■ To do: Print nothing but the lines below starting at the line that holds "scientific name: Aves" and ending at the line that holds "United States, site lebec_CA-17.", including both, each exactly as written.

Stored items:
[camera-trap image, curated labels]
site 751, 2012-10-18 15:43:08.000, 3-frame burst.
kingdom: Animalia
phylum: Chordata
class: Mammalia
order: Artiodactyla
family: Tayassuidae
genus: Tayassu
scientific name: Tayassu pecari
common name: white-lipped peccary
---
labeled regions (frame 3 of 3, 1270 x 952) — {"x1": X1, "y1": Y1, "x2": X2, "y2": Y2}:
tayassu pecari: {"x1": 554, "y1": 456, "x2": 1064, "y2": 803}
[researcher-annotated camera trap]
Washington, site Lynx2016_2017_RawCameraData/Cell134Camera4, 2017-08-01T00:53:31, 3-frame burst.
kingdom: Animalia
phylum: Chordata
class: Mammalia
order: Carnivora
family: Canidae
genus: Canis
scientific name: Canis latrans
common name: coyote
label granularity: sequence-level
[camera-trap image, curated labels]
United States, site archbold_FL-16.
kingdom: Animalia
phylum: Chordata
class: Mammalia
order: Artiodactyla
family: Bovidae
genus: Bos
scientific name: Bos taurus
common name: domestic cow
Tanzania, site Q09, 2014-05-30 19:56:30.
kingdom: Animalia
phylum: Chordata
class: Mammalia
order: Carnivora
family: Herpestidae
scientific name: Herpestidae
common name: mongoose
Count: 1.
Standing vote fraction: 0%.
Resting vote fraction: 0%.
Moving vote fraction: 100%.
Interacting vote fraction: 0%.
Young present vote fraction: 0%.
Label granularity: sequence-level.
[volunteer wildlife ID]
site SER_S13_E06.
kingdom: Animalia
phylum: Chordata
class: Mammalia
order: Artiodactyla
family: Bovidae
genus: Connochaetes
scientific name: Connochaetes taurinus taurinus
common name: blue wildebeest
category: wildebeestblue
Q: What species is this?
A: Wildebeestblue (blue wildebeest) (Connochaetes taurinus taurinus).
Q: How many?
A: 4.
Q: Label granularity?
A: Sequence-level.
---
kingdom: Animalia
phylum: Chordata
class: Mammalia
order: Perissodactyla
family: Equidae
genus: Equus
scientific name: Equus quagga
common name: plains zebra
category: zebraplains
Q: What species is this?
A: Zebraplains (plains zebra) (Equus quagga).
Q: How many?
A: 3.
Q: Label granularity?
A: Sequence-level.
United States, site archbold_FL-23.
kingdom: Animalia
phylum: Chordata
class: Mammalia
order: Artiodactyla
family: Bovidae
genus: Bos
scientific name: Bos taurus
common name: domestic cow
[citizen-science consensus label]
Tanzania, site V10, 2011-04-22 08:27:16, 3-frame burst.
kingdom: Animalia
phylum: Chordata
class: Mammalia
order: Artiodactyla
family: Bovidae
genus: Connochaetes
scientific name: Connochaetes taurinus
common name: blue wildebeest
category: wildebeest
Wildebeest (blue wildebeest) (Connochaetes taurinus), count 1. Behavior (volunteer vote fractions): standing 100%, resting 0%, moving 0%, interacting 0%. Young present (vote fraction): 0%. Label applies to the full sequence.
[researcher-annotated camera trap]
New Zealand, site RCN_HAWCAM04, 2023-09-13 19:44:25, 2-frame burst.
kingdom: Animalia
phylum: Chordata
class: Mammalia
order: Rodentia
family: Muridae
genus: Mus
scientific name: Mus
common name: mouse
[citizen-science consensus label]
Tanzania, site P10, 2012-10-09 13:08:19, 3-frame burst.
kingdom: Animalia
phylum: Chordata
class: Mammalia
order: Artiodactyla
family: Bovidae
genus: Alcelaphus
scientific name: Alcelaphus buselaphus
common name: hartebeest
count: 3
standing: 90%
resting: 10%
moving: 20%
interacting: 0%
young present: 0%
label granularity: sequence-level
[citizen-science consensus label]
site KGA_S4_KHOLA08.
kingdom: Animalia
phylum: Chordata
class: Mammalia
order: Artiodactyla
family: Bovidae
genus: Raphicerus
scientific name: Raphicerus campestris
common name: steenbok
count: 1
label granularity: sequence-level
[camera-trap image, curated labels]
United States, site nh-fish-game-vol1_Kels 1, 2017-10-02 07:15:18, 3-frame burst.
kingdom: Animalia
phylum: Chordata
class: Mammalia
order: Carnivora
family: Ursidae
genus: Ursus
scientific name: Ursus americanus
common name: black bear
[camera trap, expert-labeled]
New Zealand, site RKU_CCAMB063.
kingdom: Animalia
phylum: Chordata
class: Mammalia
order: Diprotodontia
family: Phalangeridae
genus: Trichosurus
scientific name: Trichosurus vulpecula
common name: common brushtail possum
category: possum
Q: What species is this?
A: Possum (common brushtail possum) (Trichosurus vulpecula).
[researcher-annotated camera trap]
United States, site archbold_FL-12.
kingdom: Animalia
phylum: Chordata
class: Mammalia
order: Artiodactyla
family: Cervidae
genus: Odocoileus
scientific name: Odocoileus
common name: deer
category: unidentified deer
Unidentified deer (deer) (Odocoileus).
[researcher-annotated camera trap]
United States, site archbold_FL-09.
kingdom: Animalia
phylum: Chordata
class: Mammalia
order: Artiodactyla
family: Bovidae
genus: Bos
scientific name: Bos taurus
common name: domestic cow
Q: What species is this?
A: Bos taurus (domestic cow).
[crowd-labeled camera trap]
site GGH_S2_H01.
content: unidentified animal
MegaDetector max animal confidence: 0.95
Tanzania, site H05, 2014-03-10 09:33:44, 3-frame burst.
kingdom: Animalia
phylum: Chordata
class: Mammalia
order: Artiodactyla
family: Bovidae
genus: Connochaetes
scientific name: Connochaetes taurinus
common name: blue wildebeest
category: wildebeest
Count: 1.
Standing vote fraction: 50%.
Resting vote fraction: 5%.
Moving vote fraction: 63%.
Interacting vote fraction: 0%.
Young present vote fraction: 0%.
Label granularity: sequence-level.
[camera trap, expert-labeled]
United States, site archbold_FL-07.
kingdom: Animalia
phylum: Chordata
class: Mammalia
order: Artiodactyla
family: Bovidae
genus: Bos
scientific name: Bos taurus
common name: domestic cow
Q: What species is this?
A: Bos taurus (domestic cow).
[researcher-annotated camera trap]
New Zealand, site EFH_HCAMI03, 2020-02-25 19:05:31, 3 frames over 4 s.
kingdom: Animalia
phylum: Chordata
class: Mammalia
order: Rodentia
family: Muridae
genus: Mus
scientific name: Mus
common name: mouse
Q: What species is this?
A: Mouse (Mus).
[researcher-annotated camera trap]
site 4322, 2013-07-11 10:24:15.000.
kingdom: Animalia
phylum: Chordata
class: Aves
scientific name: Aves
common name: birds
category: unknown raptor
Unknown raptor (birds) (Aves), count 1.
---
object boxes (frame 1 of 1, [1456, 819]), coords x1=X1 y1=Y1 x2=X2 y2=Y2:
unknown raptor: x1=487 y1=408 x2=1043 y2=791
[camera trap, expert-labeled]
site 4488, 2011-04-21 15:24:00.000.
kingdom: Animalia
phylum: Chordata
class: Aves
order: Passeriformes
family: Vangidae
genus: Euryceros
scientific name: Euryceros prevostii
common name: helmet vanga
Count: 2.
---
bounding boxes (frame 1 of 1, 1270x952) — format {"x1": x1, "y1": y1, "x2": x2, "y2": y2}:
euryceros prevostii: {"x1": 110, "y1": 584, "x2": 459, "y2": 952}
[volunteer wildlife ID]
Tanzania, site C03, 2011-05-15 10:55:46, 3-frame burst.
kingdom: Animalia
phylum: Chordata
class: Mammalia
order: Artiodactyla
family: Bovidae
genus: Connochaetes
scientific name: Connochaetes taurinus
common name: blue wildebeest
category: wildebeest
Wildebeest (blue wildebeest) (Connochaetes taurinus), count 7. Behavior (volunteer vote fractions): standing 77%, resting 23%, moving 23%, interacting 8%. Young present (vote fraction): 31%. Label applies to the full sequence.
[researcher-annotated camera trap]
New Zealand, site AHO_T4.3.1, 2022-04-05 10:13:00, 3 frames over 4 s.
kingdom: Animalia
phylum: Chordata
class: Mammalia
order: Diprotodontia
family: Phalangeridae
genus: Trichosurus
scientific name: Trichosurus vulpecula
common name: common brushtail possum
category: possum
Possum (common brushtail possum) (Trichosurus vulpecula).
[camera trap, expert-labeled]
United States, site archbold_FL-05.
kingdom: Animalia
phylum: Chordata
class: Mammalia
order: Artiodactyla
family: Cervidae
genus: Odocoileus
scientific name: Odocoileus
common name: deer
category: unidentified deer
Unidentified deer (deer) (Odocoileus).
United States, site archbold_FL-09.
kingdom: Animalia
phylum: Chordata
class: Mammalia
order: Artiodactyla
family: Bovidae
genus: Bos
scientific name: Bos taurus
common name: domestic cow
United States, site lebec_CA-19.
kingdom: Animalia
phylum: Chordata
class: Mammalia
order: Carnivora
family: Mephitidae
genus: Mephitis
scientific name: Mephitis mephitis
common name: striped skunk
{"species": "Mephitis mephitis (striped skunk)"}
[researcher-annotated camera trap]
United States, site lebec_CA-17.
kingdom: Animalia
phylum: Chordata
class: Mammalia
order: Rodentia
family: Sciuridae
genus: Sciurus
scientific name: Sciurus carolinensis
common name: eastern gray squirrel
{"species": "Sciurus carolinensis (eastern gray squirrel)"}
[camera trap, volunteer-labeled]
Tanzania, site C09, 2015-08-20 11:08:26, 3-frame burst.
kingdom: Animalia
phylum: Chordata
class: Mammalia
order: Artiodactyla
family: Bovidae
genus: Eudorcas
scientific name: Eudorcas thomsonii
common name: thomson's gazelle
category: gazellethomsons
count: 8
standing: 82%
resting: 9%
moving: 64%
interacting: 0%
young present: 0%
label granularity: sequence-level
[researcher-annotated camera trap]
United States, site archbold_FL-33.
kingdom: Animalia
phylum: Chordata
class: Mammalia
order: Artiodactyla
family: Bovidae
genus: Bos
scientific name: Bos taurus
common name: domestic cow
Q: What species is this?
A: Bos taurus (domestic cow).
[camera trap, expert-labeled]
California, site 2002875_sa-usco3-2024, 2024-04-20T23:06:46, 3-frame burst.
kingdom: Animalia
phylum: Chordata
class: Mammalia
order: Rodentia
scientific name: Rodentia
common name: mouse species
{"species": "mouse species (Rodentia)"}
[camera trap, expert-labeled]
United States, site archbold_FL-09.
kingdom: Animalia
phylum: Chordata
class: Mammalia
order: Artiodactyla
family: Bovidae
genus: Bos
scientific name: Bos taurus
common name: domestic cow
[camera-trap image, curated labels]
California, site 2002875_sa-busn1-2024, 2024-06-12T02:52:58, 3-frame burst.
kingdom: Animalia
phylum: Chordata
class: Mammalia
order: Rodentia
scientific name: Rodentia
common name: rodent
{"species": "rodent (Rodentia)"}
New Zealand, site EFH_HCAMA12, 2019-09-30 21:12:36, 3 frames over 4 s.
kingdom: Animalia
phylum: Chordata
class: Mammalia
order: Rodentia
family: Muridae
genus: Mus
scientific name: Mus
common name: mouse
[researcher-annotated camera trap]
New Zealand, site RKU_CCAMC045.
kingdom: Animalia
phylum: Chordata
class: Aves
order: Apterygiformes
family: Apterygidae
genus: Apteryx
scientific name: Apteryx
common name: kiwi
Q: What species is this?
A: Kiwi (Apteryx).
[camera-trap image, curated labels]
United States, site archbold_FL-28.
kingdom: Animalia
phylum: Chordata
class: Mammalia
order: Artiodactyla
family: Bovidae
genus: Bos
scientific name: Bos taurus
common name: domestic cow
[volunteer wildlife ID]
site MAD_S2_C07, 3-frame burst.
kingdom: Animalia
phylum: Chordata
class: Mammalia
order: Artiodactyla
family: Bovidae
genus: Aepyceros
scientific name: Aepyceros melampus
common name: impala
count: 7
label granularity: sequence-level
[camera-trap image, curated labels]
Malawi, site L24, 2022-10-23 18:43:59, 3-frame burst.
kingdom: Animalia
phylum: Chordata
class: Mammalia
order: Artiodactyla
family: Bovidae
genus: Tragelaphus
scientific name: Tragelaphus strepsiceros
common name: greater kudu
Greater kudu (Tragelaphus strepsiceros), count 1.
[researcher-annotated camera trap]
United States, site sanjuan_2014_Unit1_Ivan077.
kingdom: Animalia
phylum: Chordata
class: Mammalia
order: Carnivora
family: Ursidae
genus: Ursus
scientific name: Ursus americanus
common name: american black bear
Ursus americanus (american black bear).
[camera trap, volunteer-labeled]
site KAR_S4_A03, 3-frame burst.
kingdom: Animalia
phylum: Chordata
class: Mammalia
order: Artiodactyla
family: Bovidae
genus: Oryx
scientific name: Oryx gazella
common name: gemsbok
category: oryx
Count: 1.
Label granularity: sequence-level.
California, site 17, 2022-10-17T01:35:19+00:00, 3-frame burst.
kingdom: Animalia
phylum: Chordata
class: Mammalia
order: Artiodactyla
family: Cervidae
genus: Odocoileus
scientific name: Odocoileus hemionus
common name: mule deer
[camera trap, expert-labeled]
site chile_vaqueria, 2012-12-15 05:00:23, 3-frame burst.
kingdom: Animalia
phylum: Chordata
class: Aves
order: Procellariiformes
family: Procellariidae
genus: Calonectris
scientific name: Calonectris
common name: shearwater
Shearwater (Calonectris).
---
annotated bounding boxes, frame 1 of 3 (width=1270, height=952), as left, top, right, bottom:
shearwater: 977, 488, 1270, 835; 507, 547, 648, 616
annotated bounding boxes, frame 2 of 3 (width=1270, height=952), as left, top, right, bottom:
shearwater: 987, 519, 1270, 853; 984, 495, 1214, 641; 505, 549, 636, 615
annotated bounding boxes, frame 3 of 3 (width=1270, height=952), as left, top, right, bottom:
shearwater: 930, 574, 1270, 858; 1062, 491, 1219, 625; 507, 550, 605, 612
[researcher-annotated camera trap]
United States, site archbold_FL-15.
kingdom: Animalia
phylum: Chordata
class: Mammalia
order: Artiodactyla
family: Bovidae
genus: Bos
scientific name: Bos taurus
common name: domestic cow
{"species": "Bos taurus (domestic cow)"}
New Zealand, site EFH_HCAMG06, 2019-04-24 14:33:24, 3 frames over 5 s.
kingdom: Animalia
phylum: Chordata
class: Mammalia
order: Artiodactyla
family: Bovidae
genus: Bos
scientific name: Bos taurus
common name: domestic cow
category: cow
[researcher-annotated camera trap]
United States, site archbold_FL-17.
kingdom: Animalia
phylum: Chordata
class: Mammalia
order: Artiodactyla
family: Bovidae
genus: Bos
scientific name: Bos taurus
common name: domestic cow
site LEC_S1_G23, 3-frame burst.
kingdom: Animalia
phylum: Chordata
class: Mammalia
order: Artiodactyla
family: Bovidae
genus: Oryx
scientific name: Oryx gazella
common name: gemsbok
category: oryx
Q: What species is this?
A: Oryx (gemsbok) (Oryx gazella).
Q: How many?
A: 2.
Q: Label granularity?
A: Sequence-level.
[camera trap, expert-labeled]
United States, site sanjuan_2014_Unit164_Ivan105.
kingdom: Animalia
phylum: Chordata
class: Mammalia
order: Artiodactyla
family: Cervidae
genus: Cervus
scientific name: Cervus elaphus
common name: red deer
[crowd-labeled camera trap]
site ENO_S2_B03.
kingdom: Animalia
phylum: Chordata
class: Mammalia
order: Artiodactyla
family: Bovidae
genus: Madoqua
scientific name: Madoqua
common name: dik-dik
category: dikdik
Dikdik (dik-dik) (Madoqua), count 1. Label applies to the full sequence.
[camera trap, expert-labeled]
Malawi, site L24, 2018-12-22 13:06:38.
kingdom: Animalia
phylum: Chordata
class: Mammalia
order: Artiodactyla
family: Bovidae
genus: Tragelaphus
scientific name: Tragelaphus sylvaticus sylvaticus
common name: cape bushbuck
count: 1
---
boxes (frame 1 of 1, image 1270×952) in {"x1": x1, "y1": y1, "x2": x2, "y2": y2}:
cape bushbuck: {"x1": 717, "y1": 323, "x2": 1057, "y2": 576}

■ Exercise result:
scientific name: Aves
common name: birds
category: unknown raptor
Unknown raptor (birds) (Aves), count 1.
---
object boxes (frame 1 of 1, [1456, 819]), coords x1=X1 y1=Y1 x2=X2 y2=Y2:
unknown raptor: x1=487 y1=408 x2=1043 y2=791
[camera trap, expert-labeled]
site 4488, 2011-04-21 15:24:00.000.
kingdom: Animalia
phylum: Chordata
class: Aves
order: Passeriformes
family: Vangidae
genus: Euryceros
scientific name: Euryceros prevostii
common name: helmet vanga
Count: 2.
---
bounding boxes (frame 1 of 1, 1270x952) — format {"x1": x1, "y1": y1, "x2": x2, "y2": y2}:
euryceros prevostii: {"x1": 110, "y1": 584, "x2": 459, "y2": 952}
[volunteer wildlife ID]
Tanzania, site C03, 2011-05-15 10:55:46, 3-frame burst.
kingdom: Animalia
phylum: Chordata
class: Mammalia
order: Artiodactyla
family: Bovidae
genus: Connochaetes
scientific name: Connochaetes taurinus
common name: blue wildebeest
category: wildebeest
Wildebeest (blue wildebeest) (Connochaetes taurinus), count 7. Behavior (volunteer vote fractions): standing 77%, resting 23%, moving 23%, interacting 8%. Young present (vote fraction): 31%. Label applies to the full sequence.
[researcher-annotated camera trap]
New Zealand, site AHO_T4.3.1, 2022-04-05 10:13:00, 3 frames over 4 s.
kingdom: Animalia
phylum: Chordata
class: Mammalia
order: Diprotodontia
family: Phalangeridae
genus: Trichosurus
scientific name: Trichosurus vulpecula
common name: common brushtail possum
category: possum
Possum (common brushtail possum) (Trichosurus vulpecula).
[camera trap, expert-labeled]
United States, site archbold_FL-05.
kingdom: Animalia
phylum: Chordata
class: Mammalia
order: Artiodactyla
family: Cervidae
genus: Odocoileus
scientific name: Odocoileus
common name: deer
category: unidentified deer
Unidentified deer (deer) (Odocoileus).
United States, site archbold_FL-09.
kingdom: Animalia
phylum: Chordata
class: Mammalia
order: Artiodactyla
family: Bovidae
genus: Bos
scientific name: Bos taurus
common name: domestic cow
United States, site lebec_CA-19.
kingdom: Animalia
phylum: Chordata
class: Mammalia
order: Carnivora
family: Mephitidae
genus: Mephitis
scientific name: Mephitis mephitis
common name: striped skunk
{"species": "Mephitis mephitis (striped skunk)"}
[researcher-annotated camera trap]
United States, site lebec_CA-17.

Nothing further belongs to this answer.